Let \({\circlearrowright }\)NPDA M then read b. Let us look at the computation performed by the automaton on reading \(b^mc^ma\). Before reading c, the automaton will read \(b^l\) for some \(l \ge 0\), that is:

$$\begin{aligned} (q_m,b^mc^ma,z_m) \circlearrowright (q_{m+1},b^{m-1}c^ma,z_{m+1}) \circlearrowright .... \circlearrowright (q_{m+l},b^{m-l}c^ma,z_{m+l}) \end{aligned}$$

for some \(\{q_{m+1},q_{m+2}...q_{m+l}\} \subset Q\) and \(\{z_{m+1},z_{m+2}....z_{m+k}\} \subset \varGamma ^*\). There is an accepting computation from the last configuration \( (q_{m+l},b^{m-l}c^ma,z_{m+l})\) in that sequence. Depending on l, we have two cases.

(CASE 2-1) if \(l<m\): This case is the same as (CASE 1).

(CASE 2-2) if \(l=m\): This case is the same as (CASE 2). \({\circlearrowright }\)NPDA M must read c. Let us look at the computation performed by the automaton on reading \(c^ma\). Before reading the last letter, a, the automaton will read \(c^n\) for some \(n \ge 0\):

$$\begin{aligned} (q_{2m},c^ma,z_{2m}) \circlearrowright ^{n} (q_{2m+n},c^{m-n}a,z_{2m+n}) \end{aligned}$$

for some \(q_{2m+n} \in Q\) and \(z_{2m+n} \in \varGamma ^*\). There is an accepting computation from the last configuration \((q_{2m+n},c^{m-n}a,z_{2m+n})\) in that sequence. Depending on n, we have two cases.

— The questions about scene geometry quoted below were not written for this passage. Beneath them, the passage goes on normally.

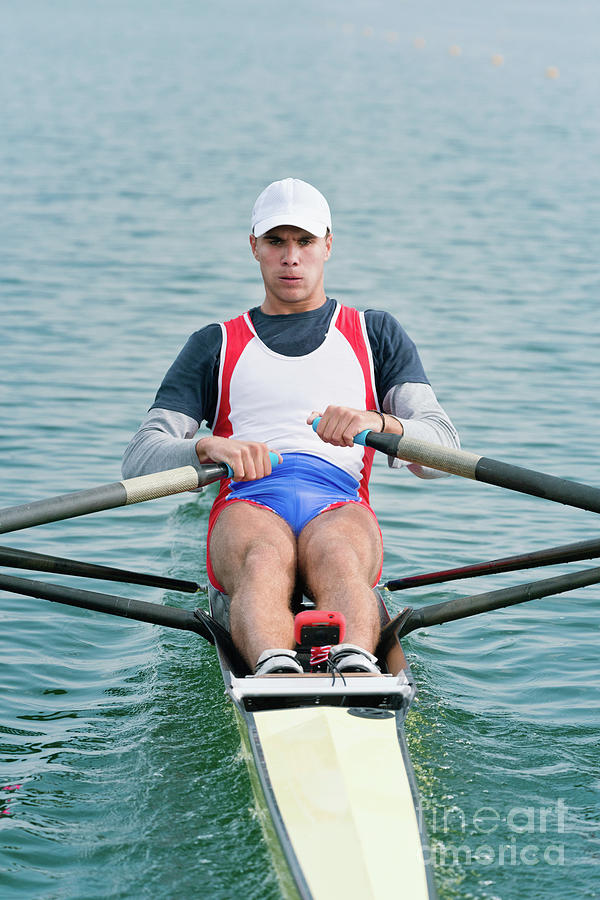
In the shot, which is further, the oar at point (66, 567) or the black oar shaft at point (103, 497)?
the oar at point (66, 567)

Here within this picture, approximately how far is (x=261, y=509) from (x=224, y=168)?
17.4 m

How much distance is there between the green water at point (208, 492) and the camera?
350 centimetres

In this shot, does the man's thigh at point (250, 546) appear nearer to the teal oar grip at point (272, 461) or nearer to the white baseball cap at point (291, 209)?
the teal oar grip at point (272, 461)

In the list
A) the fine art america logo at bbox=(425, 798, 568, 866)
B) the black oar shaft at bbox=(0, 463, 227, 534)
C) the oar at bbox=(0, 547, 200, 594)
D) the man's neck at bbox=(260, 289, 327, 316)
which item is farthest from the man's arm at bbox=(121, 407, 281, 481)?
the fine art america logo at bbox=(425, 798, 568, 866)

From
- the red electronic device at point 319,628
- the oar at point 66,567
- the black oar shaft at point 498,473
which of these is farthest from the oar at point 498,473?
the oar at point 66,567

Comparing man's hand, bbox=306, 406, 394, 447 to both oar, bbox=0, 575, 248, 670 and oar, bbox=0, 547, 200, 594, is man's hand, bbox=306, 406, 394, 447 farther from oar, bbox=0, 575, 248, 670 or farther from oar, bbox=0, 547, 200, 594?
oar, bbox=0, 547, 200, 594

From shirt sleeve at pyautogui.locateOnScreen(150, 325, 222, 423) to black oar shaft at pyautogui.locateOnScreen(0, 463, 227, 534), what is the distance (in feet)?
1.68

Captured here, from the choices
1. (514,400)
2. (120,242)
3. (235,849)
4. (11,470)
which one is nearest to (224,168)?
(120,242)

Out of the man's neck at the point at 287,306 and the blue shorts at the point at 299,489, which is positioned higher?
the man's neck at the point at 287,306

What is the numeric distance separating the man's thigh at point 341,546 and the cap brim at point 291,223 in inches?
39.6

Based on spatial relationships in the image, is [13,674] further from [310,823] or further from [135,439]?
[310,823]

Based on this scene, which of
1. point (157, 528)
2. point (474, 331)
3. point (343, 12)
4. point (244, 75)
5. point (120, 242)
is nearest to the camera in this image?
point (157, 528)

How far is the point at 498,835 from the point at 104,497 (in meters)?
1.56

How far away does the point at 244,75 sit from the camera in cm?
3672
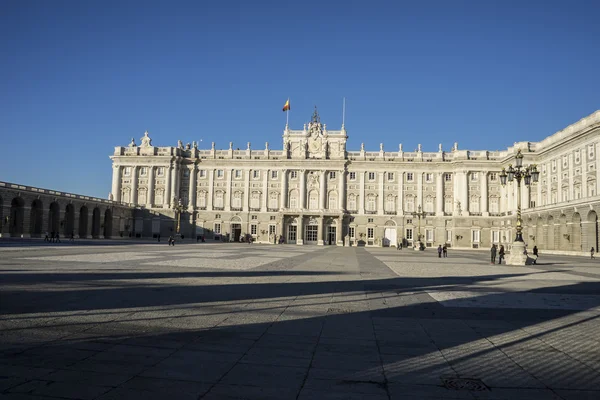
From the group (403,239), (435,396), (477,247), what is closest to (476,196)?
(477,247)

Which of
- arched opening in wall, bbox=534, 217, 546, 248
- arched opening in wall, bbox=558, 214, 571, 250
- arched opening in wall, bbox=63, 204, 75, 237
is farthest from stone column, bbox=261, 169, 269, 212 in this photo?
arched opening in wall, bbox=558, 214, 571, 250

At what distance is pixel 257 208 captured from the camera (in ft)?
268

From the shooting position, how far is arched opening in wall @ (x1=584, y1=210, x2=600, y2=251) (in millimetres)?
49412

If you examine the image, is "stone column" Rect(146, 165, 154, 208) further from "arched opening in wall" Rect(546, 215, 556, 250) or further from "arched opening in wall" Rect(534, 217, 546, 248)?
"arched opening in wall" Rect(546, 215, 556, 250)

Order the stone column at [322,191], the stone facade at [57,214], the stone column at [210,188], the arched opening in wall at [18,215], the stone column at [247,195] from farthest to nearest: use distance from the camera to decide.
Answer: the stone column at [210,188] < the stone column at [247,195] < the stone column at [322,191] < the arched opening in wall at [18,215] < the stone facade at [57,214]

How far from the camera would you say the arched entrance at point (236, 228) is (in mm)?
81500

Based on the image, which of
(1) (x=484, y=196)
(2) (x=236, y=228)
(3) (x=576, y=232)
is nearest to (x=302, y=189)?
(2) (x=236, y=228)

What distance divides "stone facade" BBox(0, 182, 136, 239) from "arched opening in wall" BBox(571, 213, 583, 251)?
60701mm

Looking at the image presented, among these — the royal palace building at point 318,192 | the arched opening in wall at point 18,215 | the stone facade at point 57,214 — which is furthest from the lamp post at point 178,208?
the arched opening in wall at point 18,215

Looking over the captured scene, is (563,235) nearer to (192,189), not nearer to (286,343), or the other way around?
(192,189)

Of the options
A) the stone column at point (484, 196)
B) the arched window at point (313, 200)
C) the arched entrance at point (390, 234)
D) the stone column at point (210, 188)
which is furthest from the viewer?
the stone column at point (210, 188)

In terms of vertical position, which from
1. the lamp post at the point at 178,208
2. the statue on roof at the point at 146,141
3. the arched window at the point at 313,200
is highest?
the statue on roof at the point at 146,141

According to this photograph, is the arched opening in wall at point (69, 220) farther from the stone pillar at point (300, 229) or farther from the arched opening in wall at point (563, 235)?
the arched opening in wall at point (563, 235)

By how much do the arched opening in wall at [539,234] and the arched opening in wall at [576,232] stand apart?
24.0 ft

(CASE 2-2-1) if \(n<m\): This case is the same as (CASE 1).

(CASE 2-2-2) if \(n=m\): This case says that

$$(q_{2m},c^ma,z_{2m}) \circlearrowright ^{m} (q_{3m},a,z_{3m}) \circlearrowright (q_{3m+1},\epsilon ,z_{3m+1})$$

for \(\{q_{3m},q_{3m+1}\} \subseteq Q\) and \(\{z_{3m},z_{3m+1}\} \subseteq \varGamma ^*\). In this case, \(P(w_1)=a^mb^mc^ma\in L(M,\rightarrow )\), so we can write \(a^mb^mc^ma=uvxyz\), where \(|vy| \ge 1\), \(|vxy| \le m\), \(uv^{i}xy^{i}z \in L_2\), for all \(i \ge 0\). The same argument as in the proof of Proposition 6 can be applied to reach a contradiction.

Therefore, no \({\circlearrowright }\)NPDA accepts \(L_2\).    \(\square \)

Since and , from Theorem 4 we get that the class \({\circlearrowright }\)NPDA is not closed under concatenation. However, the reversal of \(L_2\), that is, \(\{aw \mid |w|_{a}=|w|_{b}=|w|_{c}\}\), is in \({\circlearrowright }\)NPDA, in fact, it is in \({\circlearrowright }\)DFA, so we get that \({\circlearrowright }\)NPDA is not closed under reversal, either.

5 Summary

We discussed three modes of tape head, however, other established modes can be considered, e.g., a two-way jumping mode. In such a mode, the tape head does not erase the letters it read. The modes can be applied to linear bounded automata, but one can show that none of these modes, including the two-way jumping mode adds to the power of linear bounded automata. Therefore, the language accepted by linear bounded automata with the mentioned alternative modes of tape head coincides with the class of context sensitive languages. Several questions remain open with respect to the jumping modes, particularly so in the case of \(\circlearrowright \). An unanswered decidability problem, which so far resisted attempts, is whether there exists an algorithm which decides \(L(M,\circlearrowright )\in \)REG for a given DFA/NFA M. Here, the technique of completing \({\circlearrowright }\)DFA  presented in Sect. 3 might help, but the problem seems rather difficult, because of the unusual languages which these classes of machines can accept.